### Task input
┄┄┄┄┄┄┄┄┄┄
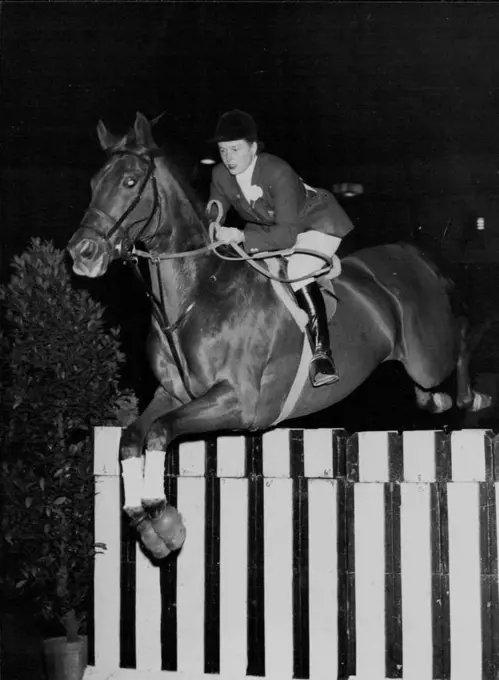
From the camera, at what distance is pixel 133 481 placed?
3.88m

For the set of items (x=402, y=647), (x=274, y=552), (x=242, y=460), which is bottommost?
(x=402, y=647)

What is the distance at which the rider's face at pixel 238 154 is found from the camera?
404 cm

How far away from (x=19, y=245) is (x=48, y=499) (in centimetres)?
139

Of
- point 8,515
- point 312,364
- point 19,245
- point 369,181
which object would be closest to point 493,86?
point 369,181

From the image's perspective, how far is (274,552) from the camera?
4.45m

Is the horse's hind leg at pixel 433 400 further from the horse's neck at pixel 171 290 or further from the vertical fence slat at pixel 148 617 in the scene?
the vertical fence slat at pixel 148 617

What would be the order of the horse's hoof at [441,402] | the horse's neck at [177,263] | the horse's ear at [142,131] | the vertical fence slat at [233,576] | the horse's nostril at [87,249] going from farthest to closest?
1. the horse's hoof at [441,402]
2. the vertical fence slat at [233,576]
3. the horse's neck at [177,263]
4. the horse's ear at [142,131]
5. the horse's nostril at [87,249]

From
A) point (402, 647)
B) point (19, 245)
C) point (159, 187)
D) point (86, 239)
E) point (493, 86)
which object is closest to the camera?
point (86, 239)

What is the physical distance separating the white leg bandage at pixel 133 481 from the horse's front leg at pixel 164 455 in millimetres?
14

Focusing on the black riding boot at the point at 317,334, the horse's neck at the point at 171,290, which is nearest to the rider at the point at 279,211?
the black riding boot at the point at 317,334

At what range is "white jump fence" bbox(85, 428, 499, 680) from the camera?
4246mm

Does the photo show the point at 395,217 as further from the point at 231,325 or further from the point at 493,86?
the point at 231,325

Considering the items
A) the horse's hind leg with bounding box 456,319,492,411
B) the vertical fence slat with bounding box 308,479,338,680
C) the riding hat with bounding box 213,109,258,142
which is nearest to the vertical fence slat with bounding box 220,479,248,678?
the vertical fence slat with bounding box 308,479,338,680

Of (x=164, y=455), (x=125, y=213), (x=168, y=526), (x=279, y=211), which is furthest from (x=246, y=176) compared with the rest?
(x=168, y=526)
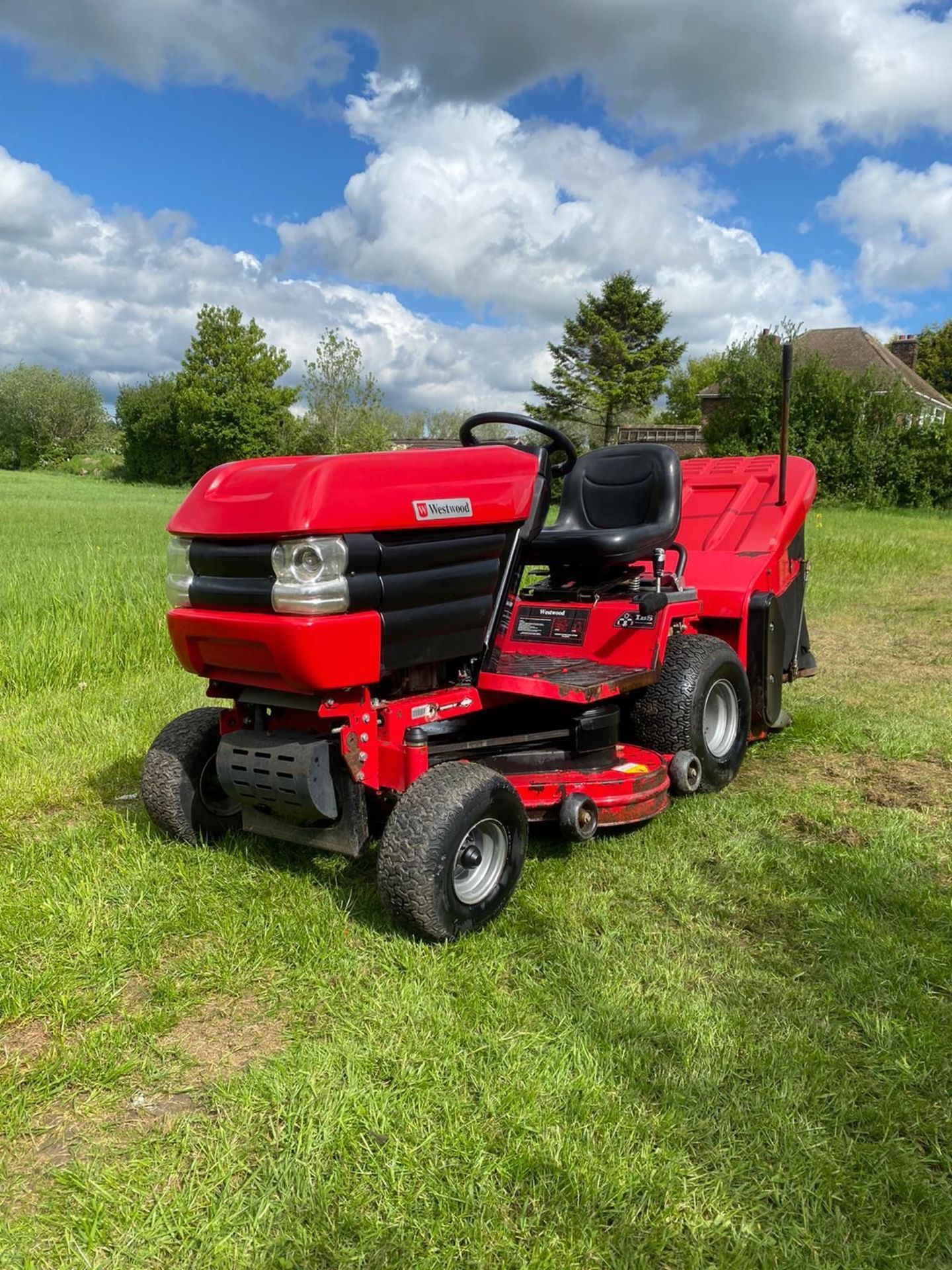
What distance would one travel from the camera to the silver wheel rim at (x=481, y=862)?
281cm

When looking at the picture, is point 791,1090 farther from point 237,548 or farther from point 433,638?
point 237,548

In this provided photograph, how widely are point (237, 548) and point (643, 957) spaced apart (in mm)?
1653

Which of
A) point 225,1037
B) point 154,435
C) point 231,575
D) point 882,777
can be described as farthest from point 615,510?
point 154,435

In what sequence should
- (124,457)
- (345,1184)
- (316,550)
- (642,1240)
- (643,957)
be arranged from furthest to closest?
(124,457) → (643,957) → (316,550) → (345,1184) → (642,1240)

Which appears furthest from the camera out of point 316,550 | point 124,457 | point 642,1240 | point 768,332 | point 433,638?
point 124,457

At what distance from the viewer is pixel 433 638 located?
2.91 m

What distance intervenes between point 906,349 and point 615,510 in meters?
46.8

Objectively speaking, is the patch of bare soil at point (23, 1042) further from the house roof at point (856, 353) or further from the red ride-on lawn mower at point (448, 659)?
the house roof at point (856, 353)

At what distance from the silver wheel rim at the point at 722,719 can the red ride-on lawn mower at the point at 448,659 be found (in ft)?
0.03

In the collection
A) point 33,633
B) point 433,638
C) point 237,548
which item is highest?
point 237,548

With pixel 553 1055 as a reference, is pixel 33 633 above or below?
above

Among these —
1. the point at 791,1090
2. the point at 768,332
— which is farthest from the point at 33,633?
the point at 768,332

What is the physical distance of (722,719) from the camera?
4156 millimetres

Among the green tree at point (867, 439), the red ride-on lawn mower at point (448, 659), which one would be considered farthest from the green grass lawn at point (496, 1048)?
the green tree at point (867, 439)
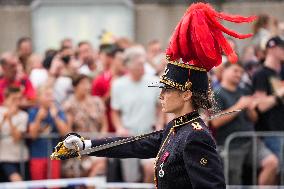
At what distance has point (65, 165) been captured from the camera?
10.6m

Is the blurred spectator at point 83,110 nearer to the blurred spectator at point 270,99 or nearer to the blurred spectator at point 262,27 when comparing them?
the blurred spectator at point 270,99

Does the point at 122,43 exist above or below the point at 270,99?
above

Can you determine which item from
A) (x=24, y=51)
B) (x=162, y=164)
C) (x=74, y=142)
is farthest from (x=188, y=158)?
(x=24, y=51)

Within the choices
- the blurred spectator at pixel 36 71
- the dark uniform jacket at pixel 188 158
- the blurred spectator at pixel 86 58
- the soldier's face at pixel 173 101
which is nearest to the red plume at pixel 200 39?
the soldier's face at pixel 173 101

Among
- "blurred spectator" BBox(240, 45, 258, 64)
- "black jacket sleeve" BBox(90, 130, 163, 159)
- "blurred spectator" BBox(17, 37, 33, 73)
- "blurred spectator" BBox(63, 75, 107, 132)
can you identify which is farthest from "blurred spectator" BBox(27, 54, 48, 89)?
"black jacket sleeve" BBox(90, 130, 163, 159)

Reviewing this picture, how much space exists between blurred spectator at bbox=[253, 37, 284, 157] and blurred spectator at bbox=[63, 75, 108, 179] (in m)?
1.72

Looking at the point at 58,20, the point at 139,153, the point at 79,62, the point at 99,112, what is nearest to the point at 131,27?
the point at 58,20

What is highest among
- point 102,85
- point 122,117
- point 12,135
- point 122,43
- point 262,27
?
point 262,27

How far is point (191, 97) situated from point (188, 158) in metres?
0.43

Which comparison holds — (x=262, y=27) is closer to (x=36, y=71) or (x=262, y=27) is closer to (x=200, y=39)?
(x=36, y=71)

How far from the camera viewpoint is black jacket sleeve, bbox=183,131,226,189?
5625mm

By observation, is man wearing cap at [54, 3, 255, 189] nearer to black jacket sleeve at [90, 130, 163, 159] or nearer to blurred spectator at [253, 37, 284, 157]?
black jacket sleeve at [90, 130, 163, 159]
┄┄┄┄┄┄┄┄┄┄
Without including any picture, repeat the data exactly.

### Problem solution
From the camera, at what distance is pixel 133 481 placed?
3.88m

For the set of items (x=402, y=647), (x=274, y=552), (x=242, y=460), which is bottommost?
(x=402, y=647)

What is the distance at which the rider's face at pixel 238 154 is found from the camera?
404 cm

How far away from (x=19, y=245) is (x=48, y=499) (in centimetres)?
139

Of
- point 8,515
- point 312,364
- point 19,245
- point 369,181
which object would be closest to point 493,86?
point 369,181

From the image's perspective, how far is (274,552) from the camera?
4.45m

Is the horse's hind leg at pixel 433 400 further from the horse's neck at pixel 171 290 or further from the vertical fence slat at pixel 148 617 in the scene?
the vertical fence slat at pixel 148 617

What would be the order of the horse's hoof at [441,402] | the horse's neck at [177,263] | the horse's ear at [142,131] | the vertical fence slat at [233,576] | the horse's nostril at [87,249] going from farthest to closest?
1. the horse's hoof at [441,402]
2. the vertical fence slat at [233,576]
3. the horse's neck at [177,263]
4. the horse's ear at [142,131]
5. the horse's nostril at [87,249]

From
A) point (402, 647)
B) point (19, 245)
C) point (159, 187)
D) point (86, 239)
E) point (493, 86)
which object is closest to the camera?
point (86, 239)

What is the physical distance separating the white leg bandage at pixel 133 481 from the horse's front leg at pixel 164 455 in millimetres?
14

Focusing on the black riding boot at the point at 317,334, the horse's neck at the point at 171,290, which is nearest to the rider at the point at 279,211?
the black riding boot at the point at 317,334

At what range is "white jump fence" bbox(85, 428, 499, 680) from the camera?
4246mm

Does the photo show the point at 395,217 as further from the point at 231,325 or further from the point at 493,86?
the point at 231,325

Considering the items
A) the horse's hind leg with bounding box 456,319,492,411
B) the vertical fence slat with bounding box 308,479,338,680
C) the riding hat with bounding box 213,109,258,142
which is nearest to the vertical fence slat with bounding box 220,479,248,678?
the vertical fence slat with bounding box 308,479,338,680

Of (x=164, y=455), (x=125, y=213), (x=168, y=526), (x=279, y=211), which is furthest from (x=246, y=176) compared with the rest?
(x=168, y=526)
What distance would one travel from the camera to the silver wheel rim at (x=481, y=862)?
281cm

When looking at the picture, is point 791,1090 farther from point 237,548 or farther from point 433,638?
point 237,548

In this provided photograph, how widely are point (237, 548) and point (643, 957) spaced apart (in mm)?
1653

Which of
A) point 225,1037
B) point 154,435
C) point 231,575
D) point 882,777
can be described as farthest from point 615,510?
point 154,435

In what sequence should
- (124,457)
- (345,1184)
- (316,550)
- (642,1240)
- (643,957)
be arranged from furthest to closest?
(124,457) → (643,957) → (316,550) → (345,1184) → (642,1240)

Which appears furthest from the camera out of point 316,550 | point 124,457 | point 642,1240 | point 768,332 | point 433,638?
point 124,457

At what distance from the viewer is pixel 433 638 located?
2.91 m

What distance intervenes between point 906,349 and point 615,510 in meters?
46.8

Objectively speaking, is the patch of bare soil at point (23, 1042) further from the house roof at point (856, 353) or further from the red ride-on lawn mower at point (448, 659)?
the house roof at point (856, 353)

At what distance from the silver wheel rim at the point at 722,719 can the red ride-on lawn mower at the point at 448,659 be found (in ft)?
0.03

In the collection
A) point 33,633
B) point 433,638
C) point 237,548
which item is highest?
point 237,548

With pixel 553 1055 as a reference, is pixel 33 633 above or below?
above

Among these —
1. the point at 791,1090
2. the point at 768,332
— which is farthest from the point at 33,633?
the point at 768,332

What is the physical distance of (722,719) from the camera?
4156 millimetres

Among the green tree at point (867, 439), the red ride-on lawn mower at point (448, 659), which one would be considered farthest from the green grass lawn at point (496, 1048)?
the green tree at point (867, 439)
At what distance has point (65, 165) been captured from the camera?
10.6m

Is the blurred spectator at point 83,110 nearer to the blurred spectator at point 270,99 or nearer to the blurred spectator at point 262,27 when comparing them?
the blurred spectator at point 270,99

Does the point at 122,43 exist above or below the point at 270,99?
above

Can you determine which item from
A) (x=24, y=51)
B) (x=162, y=164)
C) (x=74, y=142)
is farthest from (x=188, y=158)?
(x=24, y=51)

Within the choices
- the blurred spectator at pixel 36 71
- the dark uniform jacket at pixel 188 158
- the blurred spectator at pixel 86 58
- the soldier's face at pixel 173 101
which is nearest to the red plume at pixel 200 39?
the soldier's face at pixel 173 101

Among
- "blurred spectator" BBox(240, 45, 258, 64)
- "black jacket sleeve" BBox(90, 130, 163, 159)
- "blurred spectator" BBox(17, 37, 33, 73)
- "blurred spectator" BBox(63, 75, 107, 132)
can you identify which is farthest from "blurred spectator" BBox(27, 54, 48, 89)?
"black jacket sleeve" BBox(90, 130, 163, 159)

Reviewing this picture, how much space exists between blurred spectator at bbox=[253, 37, 284, 157] and blurred spectator at bbox=[63, 75, 108, 179] (in m)?
1.72

Looking at the point at 58,20, the point at 139,153, the point at 79,62, the point at 99,112, what is nearest to the point at 131,27?
the point at 58,20

What is highest among
- point 102,85
- point 122,117
- point 12,135
- point 122,43
- point 262,27
?
point 262,27

How far is point (191, 97) situated from point (188, 158) in metres?
0.43

Which comparison holds — (x=262, y=27) is closer to (x=36, y=71) or (x=262, y=27) is closer to (x=200, y=39)?
(x=36, y=71)

How far from the camera viewpoint is black jacket sleeve, bbox=183,131,226,189?
5625mm

By observation, is man wearing cap at [54, 3, 255, 189] nearer to black jacket sleeve at [90, 130, 163, 159] or nearer to blurred spectator at [253, 37, 284, 157]?
black jacket sleeve at [90, 130, 163, 159]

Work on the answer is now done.